This stumped me and my sister for ages, and we had to give up. Then my dad revealed the answer “The doctor is his mother!” Shock!
I then naturally posed this ‘riddle’ to all my mates at school, and I don’t think anyone got it.
I tried the same riddle on my daughter a few years back, and she said immediately 'The doctor is his mum" and looked at me like “where was the riddle part?”)
So, what changed? Quite probably, I’d never met a female doctor in the 80s, and maybe never seen one on TV. My daughter had probably met lots by that point, and seen them on TV.
Now, in the 80s, if my sister was considering what she’d want to do in life, would she choose doctor? Probably not. Would my daughter now? Much more likely.
This is one of many reasons why I’ve come to realize quite how important representation is. If you compare media from the 70s/80s/90s to today, you see how much it has changed - despite still having a long way to go. But hopefully more than just white male kids growing up with modern media will see their own potential.

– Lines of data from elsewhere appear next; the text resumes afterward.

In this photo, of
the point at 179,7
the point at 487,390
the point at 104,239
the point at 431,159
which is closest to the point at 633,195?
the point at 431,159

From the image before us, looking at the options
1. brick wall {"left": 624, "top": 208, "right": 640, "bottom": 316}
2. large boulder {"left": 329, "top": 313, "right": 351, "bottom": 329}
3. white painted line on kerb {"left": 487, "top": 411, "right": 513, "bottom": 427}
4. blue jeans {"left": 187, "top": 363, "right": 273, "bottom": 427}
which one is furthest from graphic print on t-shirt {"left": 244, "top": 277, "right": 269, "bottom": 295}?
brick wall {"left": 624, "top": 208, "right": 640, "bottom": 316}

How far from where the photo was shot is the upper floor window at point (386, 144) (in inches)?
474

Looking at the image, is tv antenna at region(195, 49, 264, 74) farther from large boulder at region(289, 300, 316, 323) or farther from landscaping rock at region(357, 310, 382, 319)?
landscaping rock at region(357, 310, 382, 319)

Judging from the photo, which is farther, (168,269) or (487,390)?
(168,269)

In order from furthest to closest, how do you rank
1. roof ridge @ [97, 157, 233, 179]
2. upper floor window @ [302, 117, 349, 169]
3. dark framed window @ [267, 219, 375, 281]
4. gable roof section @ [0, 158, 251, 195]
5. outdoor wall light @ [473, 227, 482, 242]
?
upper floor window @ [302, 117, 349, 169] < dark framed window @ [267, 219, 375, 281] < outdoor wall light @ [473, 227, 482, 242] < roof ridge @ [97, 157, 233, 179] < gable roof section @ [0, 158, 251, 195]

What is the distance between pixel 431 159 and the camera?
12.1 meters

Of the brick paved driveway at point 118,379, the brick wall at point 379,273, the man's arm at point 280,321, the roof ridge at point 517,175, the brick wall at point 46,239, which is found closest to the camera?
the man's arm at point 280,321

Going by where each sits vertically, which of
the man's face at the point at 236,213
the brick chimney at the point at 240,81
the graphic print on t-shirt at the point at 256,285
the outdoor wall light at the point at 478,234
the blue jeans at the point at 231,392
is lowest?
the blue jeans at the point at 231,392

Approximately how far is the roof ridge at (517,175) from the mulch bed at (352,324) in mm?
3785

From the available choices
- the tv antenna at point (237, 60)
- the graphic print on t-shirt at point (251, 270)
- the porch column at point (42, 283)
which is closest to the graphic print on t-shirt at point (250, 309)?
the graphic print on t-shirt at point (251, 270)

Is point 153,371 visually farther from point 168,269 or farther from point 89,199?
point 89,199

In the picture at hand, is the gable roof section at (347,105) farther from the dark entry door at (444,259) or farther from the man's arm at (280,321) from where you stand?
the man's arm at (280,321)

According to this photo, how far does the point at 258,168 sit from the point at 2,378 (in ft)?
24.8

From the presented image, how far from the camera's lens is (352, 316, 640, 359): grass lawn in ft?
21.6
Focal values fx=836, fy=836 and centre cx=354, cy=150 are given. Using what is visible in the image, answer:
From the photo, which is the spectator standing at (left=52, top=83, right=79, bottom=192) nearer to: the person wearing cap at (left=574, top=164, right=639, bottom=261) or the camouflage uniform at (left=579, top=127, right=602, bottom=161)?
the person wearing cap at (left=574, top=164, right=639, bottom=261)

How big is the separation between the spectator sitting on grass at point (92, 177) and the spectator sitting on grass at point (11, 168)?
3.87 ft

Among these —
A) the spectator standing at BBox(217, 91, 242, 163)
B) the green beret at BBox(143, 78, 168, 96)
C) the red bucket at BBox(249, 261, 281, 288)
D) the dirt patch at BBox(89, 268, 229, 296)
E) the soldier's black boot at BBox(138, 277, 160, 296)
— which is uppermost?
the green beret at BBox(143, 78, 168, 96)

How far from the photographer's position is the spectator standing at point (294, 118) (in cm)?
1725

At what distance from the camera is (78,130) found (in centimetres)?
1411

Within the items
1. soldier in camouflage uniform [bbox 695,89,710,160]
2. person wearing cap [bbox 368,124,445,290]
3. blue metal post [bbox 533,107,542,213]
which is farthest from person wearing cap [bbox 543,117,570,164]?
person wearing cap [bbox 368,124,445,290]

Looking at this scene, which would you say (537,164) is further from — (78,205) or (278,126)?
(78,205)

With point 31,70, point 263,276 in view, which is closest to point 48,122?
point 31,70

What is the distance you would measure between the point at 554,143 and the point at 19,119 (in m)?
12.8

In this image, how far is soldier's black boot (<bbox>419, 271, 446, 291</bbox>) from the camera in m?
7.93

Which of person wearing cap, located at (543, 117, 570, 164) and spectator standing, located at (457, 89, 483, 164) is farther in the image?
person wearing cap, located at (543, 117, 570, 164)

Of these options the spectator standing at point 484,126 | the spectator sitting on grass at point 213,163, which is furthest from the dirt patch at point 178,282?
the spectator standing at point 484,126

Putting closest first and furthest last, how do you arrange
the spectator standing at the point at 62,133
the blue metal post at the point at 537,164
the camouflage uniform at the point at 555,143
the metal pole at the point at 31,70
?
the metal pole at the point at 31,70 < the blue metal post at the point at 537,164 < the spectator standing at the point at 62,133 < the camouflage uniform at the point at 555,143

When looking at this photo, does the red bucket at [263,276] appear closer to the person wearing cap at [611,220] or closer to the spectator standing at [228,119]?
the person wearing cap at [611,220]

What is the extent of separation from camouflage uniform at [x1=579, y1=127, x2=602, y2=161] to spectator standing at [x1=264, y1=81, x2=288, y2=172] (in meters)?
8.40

Bringing things back to the original topic for a minute, it’s another reason why hiring a BAME writer might have additional long-term benefits over just that person themselves. Maybe BAME readers will see that person and identify with them, and it might inspire them to get into writing, or to apply for the next job vacancy at RPS or a similar place. Maybe we’ll discover the next great writer, who otherwise might never have applied.
The way RPS went from no female writers, to one (who suffered a lot of shit from parts of the readership) to having 50% (who hopefully are mostly accepted without a blink) in the space of a few years shows how powerful this can be.
(Anecdote number 2:
My mum’s first job out of university was computer programming. Fortran I think. At that time most of the programmers were female. She left when I was born. (Not much in the way of maternity rights back then). 10 years later when she wanted to return to the workforce, programming had changed to an almost exclusively male profession… so she trained as a teacher. )
Side note: Code.org (coding lessons for kids) says that over 50% of their members are female.